La temperatura era agradable pese a la fría brisa que recorría de norte a sur el municipio Santiago Atitlán, perteneciente al departamento de Sololá, en Guatemala.
Estoy próximo a Maam, una abuela zutuhil de cara cobriza y apergaminada, mirada triste y cuerpo enjuto.
Está sentada ante una urdiembre que ancló en su cintura. El otro extremo está fijado a un pilar de madera que sostiene un endeble tejado. Pese a su delgadez da la impresión de conformar una estructura más solida que el mismo pilar. Sus manos huesudas suben y bajan cambiando la posición de los hilos de algodón.
Sigue tejiendo un traje tradicional para la mayor de sus diez bisnietas. El huipil va tomando forma. Hace una semana que lo comenzó. Cercano a ella se observa el primer lienzo terminado de los tres que conformarán el huipil. Predomina el rosado, entre destellos rojos y blancos.
—¿Cuánto tiempo más le llevará terminarlo, Maam?
Se flexionó levemente y la urdiembre descendió como si fuese una panza de burro.
—El tiempo que sea necesario, no estoy pendiente de las horas, solo de la armonía que encierra la trama que es única como cada una de mis bisnietas—contrae los hombros y modula una mueca de extrañeza o tal vez de incordio. Decido no volver a interrumpirla—Ven… acércate y dame un masaje en el cuello. Es como si un cóndor estuviese picoteándome.
Aprieto los pulgares contra una estructura ósea pétrea, la piel parece no existir.
—Así está mejor ¿Cuánto falta para las 11?—preguntó mientras me observa con ademán impaciente.
—Diez minutos.
Se puso de pie como si la silla estuviese ardiendo. Se retiró el telar de cintura, levantó el lienzo de color rosado y alcanzó un sobre.
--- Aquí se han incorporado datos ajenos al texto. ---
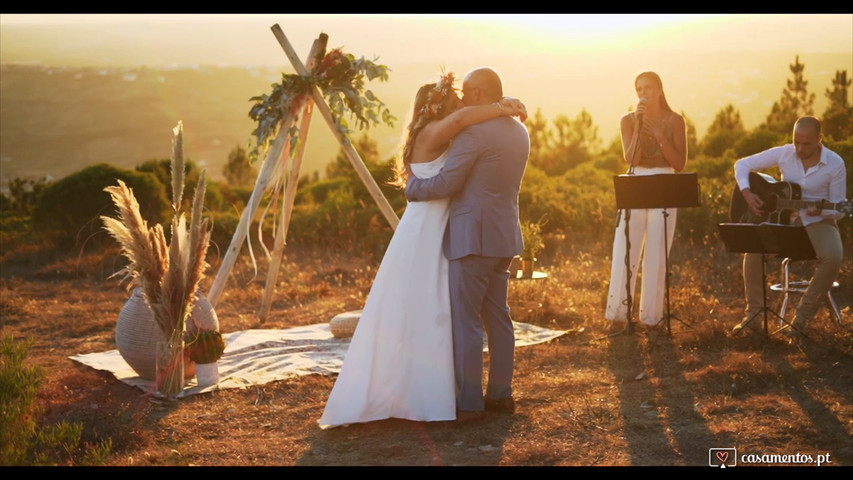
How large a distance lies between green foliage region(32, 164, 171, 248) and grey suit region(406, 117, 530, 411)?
10.2 m

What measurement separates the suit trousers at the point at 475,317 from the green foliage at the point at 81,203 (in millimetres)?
10140

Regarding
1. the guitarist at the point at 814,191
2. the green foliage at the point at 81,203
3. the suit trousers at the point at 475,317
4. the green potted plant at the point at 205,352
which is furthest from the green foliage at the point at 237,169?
the suit trousers at the point at 475,317

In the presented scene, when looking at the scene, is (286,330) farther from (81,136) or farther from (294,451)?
(81,136)

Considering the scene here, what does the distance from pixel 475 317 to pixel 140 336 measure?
8.63 ft

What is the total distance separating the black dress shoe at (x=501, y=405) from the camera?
5.71 meters

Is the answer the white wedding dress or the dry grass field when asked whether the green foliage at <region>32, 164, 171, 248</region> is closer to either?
the dry grass field

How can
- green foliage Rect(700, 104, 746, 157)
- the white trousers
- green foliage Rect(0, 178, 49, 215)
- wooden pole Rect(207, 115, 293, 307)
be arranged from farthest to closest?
green foliage Rect(700, 104, 746, 157) → green foliage Rect(0, 178, 49, 215) → wooden pole Rect(207, 115, 293, 307) → the white trousers

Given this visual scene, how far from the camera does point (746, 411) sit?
18.2ft

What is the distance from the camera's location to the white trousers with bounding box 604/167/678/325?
769 centimetres

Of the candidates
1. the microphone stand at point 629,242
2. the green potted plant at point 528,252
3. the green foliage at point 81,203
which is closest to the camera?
the microphone stand at point 629,242

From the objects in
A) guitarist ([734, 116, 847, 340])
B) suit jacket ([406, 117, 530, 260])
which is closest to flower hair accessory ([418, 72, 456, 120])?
suit jacket ([406, 117, 530, 260])

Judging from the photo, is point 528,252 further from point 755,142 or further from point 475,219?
point 755,142

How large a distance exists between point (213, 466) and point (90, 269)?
8.72 meters

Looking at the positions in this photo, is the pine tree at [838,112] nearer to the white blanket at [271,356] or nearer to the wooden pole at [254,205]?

—Vamos, vamos que llegamos tarde.
Caminó apresurada sobre la calle adoquinada con una vitalidad envidiable para sus 93 años.
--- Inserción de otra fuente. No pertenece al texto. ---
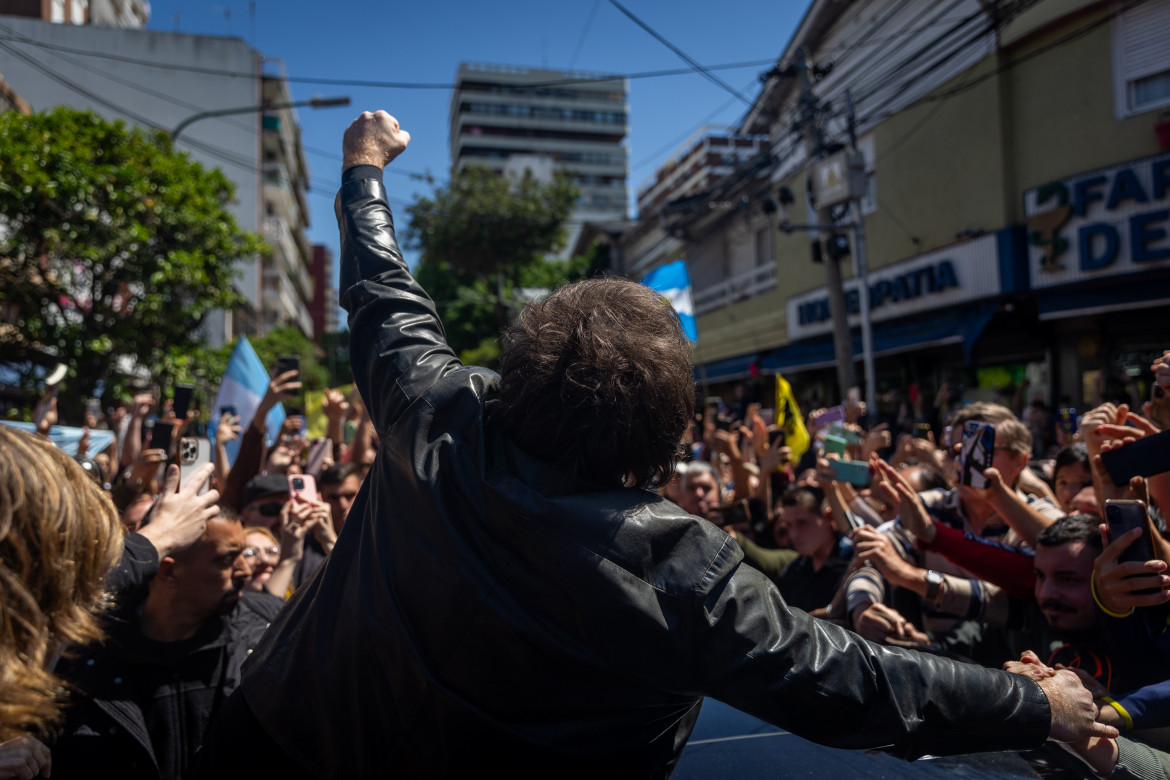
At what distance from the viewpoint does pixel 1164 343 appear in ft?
32.8

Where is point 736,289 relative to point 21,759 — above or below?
above

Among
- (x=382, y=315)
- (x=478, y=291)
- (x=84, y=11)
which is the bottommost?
(x=382, y=315)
Avanzó alrededor de cien metros y puso la mano en visera.
En la escalinata de la iglesia se observaba a un grupo de mujeres zutuhiles rodeando a un hombre.
—Es el cartero, nos lee la correspondencia. Todavía hay mucho analfabetismo en nuestro pueblo… No es mi caso, he sido alfabetizada con el método cubano “Yo si puedo”—sus ojos inquietantes y orgullosos acompasaban su respirar de fatiga. Alzó su diestra y movió el sobre como si tuviese en su mano una maraca.
—Me parece perfecto. ¡La felicito!… aunque no comprendo para que va.
—Voy para que el cartero me la lea, ya conozco su contenido, pero él lo hace mejor.